Женщины в юрте зашептались – такие глаза у новорождённого считались особым знаком. Старая Акак, принимавшая роды, покачала головой: "Не простым человеком будет этот мальчик. Видите, как смотрит? Словно уже всё знает, словно душа его помнит что-то такое, что нам, простым смертным, неведомо."
А горы… Горы словно придвинулись ближе, желая получше разглядеть нового человека, родившегося у их подножия. Их вершины сияли в лучах восходящего солнца, как сияют купола древних мазаров, и в этом сиянии было что-то от благословения – словно сами духи предков спустились с заснеженных высот, чтобы приветствовать появление на свет нового воина, нового мудреца, нового хранителя древних традиций.
Где-то высоко в небе закричал беркут – не просто так кричат эти гордые птицы на рассвете. Может быть, он тоже приветствовал появление нового человека, а может, возвещал миру о начале новой истории – истории, которой суждено было стать частью великого сказания о кыргызском народе.
И солнце поднималось всё выше, заливая долину светом нового дня, нового времени, новой судьбы.
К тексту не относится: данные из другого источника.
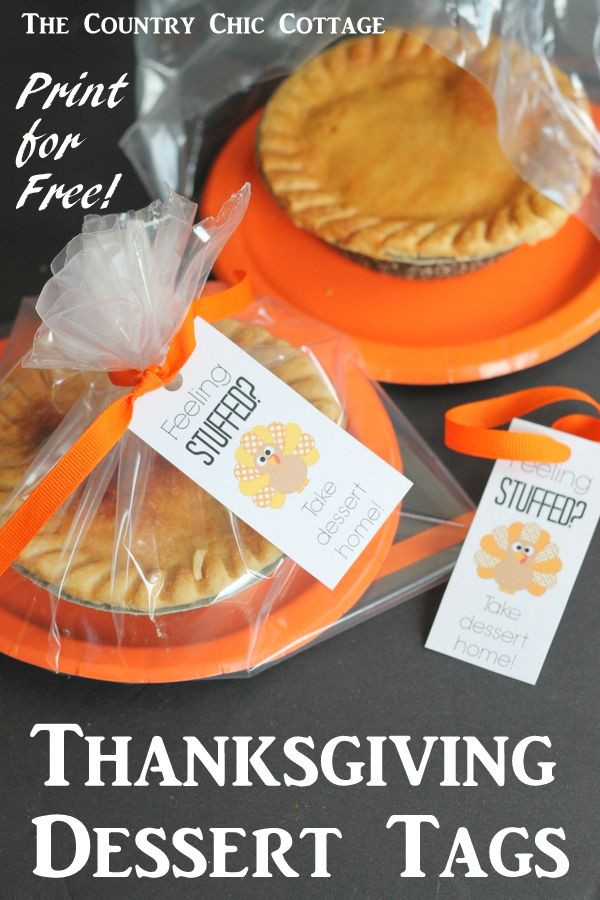 Gift Ideas For Thanksgiving Guests
 78 best Thanksgiving Gift Ideas images on Pinterest
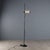 Floor Lamp attributed to Barbieri & Marianelli for Tronconi For Sale - Image 6 of 11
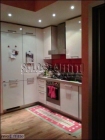 Appartamento a Cusano Milanino a 750€ al mese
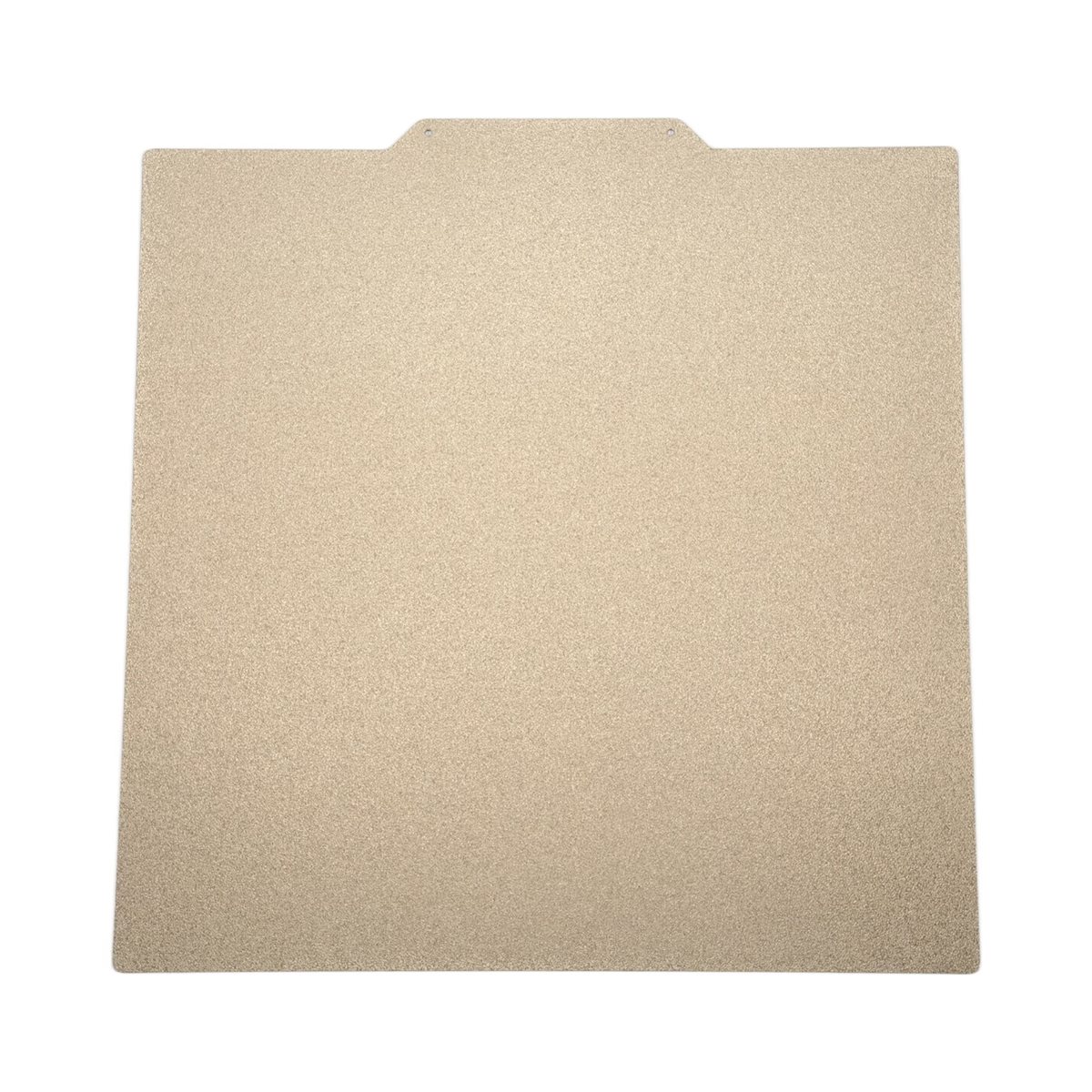 TCE PEI-Druckplatte 250x250mm  – Pei Sheet Bewertung und Preis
А маленький человек, только что пришедший в этот мир, лежал на руках матери и смотрел в небо глазами, которые словно впитали в себя всю синеву горных высот, всю глубину древних озёр, всю мудрость вековых камней. И в этом взгляде уже таилось обещание великой судьбы – судьбы, что начала свой путь здесь, среди этих гор, под этим высоким небом, в этот благословенный час рассвета.
Есть в жизни женщины мгновения, когда счастье и боль сплетаются воедино, как сплетаются корни деревьев в горном ущелье. Айжаркын лежала, прижимая к груди сына, и в её изможденном лице, в каждой черточке читалось это удивительное сочетание – великой усталости и великой радости, горечи утраты и счастья обретения.
Она смотрела на маленькое личико, такое беззащитное и в то же время такое сильное, и видела в нём черты Алымбека – те же брови, тот же разлёт скул, та же гордая линия губ. "Ты – последний дар твоего отца," – прошептала она, и в этом шёпоте была вся нежность мира, вся боль потери и вся радость продолжения жизни. Её слова растворились в воздухе юрты как дым от очага, но эхо их, казалось, достигло самих небес, где обитают души предков.
Новость о рождении ребёнка разлетелась по каравану быстрее, чем разлетаются по степи семена одуванчика, гонимые весенним ветром. Она передавалась от костра к костру, от юрты к юрте, обрастая подробностями и догадками, пока не достигла шатра Бирназар бия.